In most diesel cars, there is a glow plug light and Check Engine light to help the driver determine if things are proper. The Glow Plug light will briefly light up, telling you the glow plugs are heating and turn off telling you to start the engine. The Check Engine light will appear when one of the sensors detects an out of spec or problem with the engine. Most engine check lights will flash if whatever condition is worsens or becomes more of a problem. The Check Engine light cannot report all things, for instance, if the water pump or fuel pump are bad or failing, it will not trigger an engine code warning you. You will just breakdown.
Many people do nothing when the Check Engine light appears on the panel. Like other sensors, you have to be able to read the codes to give you any idea of what is wrong. Some scanners can read codes "deeper", most readers that consumers buy cannot do this.
With a flashing glow plug light in a diesel, it means something has a major malfunction. Unlike the Check Engine light, which comes on when there is a malfunction and sends out an engine code, the Glow Plug light that flashes may or may not send out a code about what the malfunction is. If it does, then, the Check Engine light appears.

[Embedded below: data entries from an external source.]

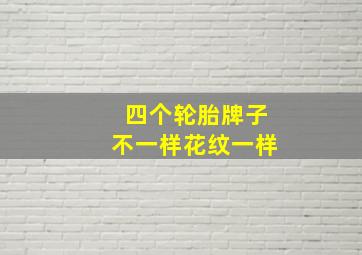 四个轮胎牌子
不一样花纹一样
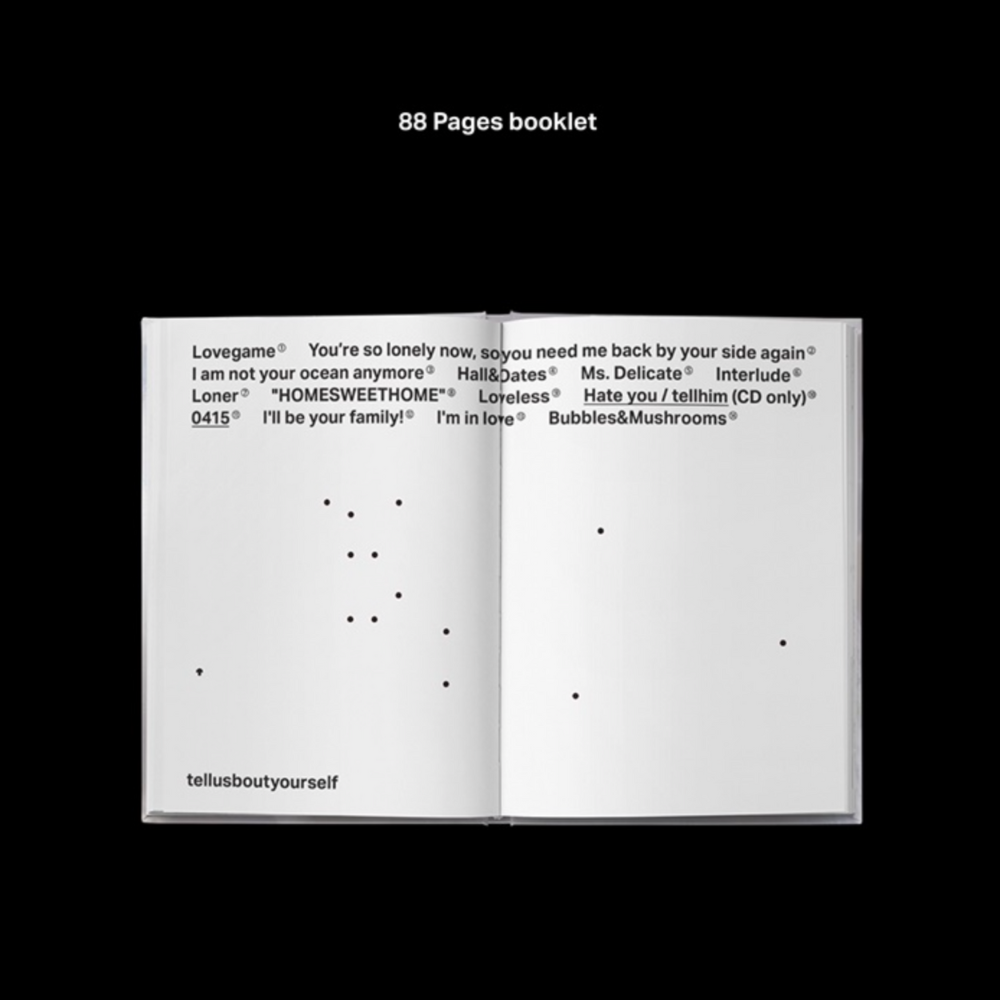 88 Pages booklet

Lovegame① You're so lonely now, so you need me back by your side again② I am not your ocean anymore③ Hall&Dates④ Ms. Delicate⑤ Interlude⑥ Loner⑦ "HOMESWEETHOME"⑧ Loveless⑨ Hate you / tellhim (CD only)⑩ 0415⑪ I'll be your family!⑫ I'm in love⑬ Bubbles&Mushrooms⑭

tellusboutyourself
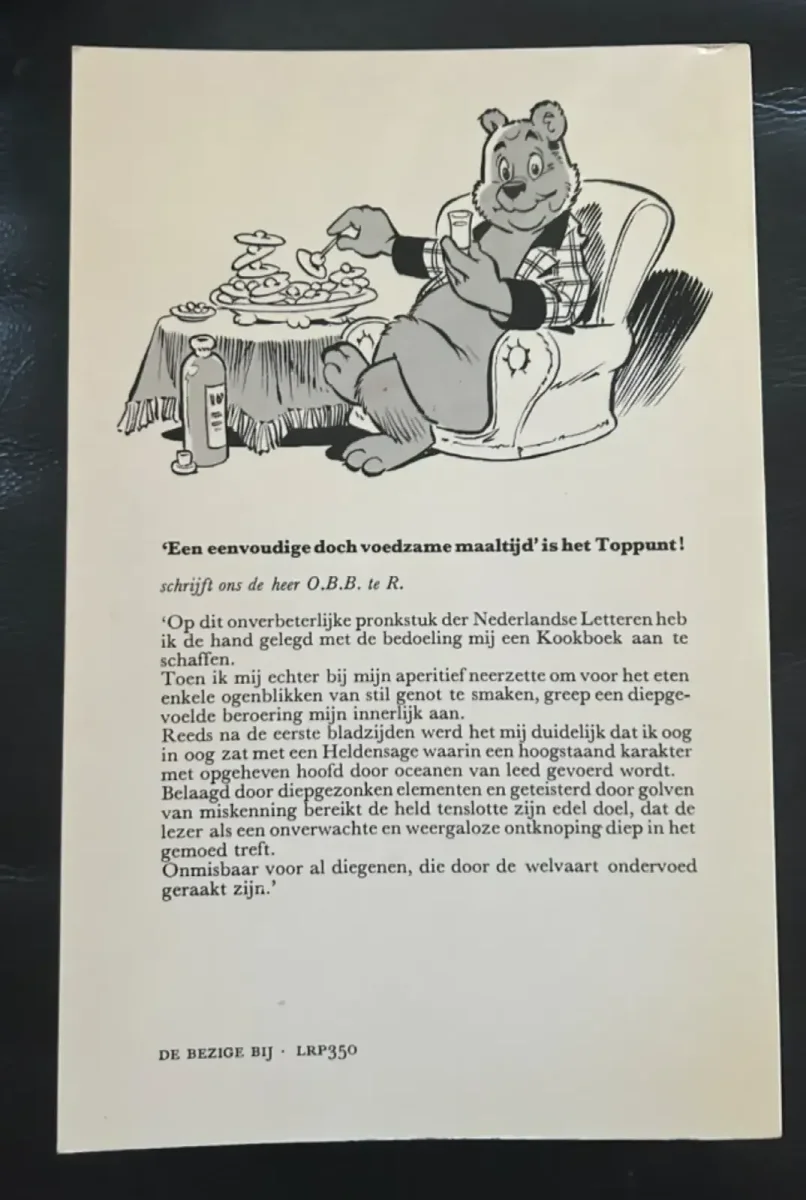 'Een eenvoudige doch voedzame maaltijd' is het Toppunt!

schrijft ons de heer O.B.B. te R.

'Op dit onverbeterlijke pronkstuk der Nederlandse Letteren heb ik de hand gelegd met de bedoeling mij een Kookboek aan te schaffen.
Toen ik mij echter bij mijn aperitief neerzette om voor het eten enkele ogenblikken van stil genot te smaken, greep een diepgevoelde beroering mijn innerlijk aan.
Reeds na de eerste bladzijden werd het mij duidelijk dat ik oog in oog zat met een Heldensage waarin een hoogstaand karakter met opgeheven hoofd door oceanen van leed gevoerd wordt.
Belaagd door diepgezonken elementen en geteisterd door golven van miskenning bereikt de held tenslotte zijn edel doel, dat de lezer als een onverwachte en weergaloze ontknoping diep in het gemoed treft.
Onmisbaar voor al diegenen, die door de welvaart ondervoed geraakt zijn.'

DE BEZIGE BIJ · LRP350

If the flashing glow plug light has NOT triggered the Check Engine light, there is a good chance it has nothing to with the engine. In a VW, the common problems that cause this condition are burnt out brake lights and the brake pedal switch, located behind the brake pedal. Before rushing to a VW mechanic that will charge $120 to hook the car up to the VW computer for codes, simply change the brake light bulbs, then, see if the light stops flashing and goes out. If if does not, depress the brake pedal a few times. In my case, after switching out the brake bulbs, the Glow Plug light continued to flash. Thinking it might be the brake pedal switch, I depressed the brake pedal a few times. The light went off. I suspect the plunger in the switch had got stuck, which caused the problem, in part. Both of my brake lights were bad.
Since my Check Engine light had not come on, I checked for codes- nothing. So, I knew it was not a serious malfunction as the VW manual stated it was. But, had the Glow Plug light not stopped flashing after depressing the brake pedal, I would have had to take it to VW, because there could be hundreds of other causes, like, bad connections, damaged wires to way more serious things.
If you do have a flashing Glow Plug light, before you go to VW, check the brake lights and brake pedal switch, especially, if the Check Engine light does not appear.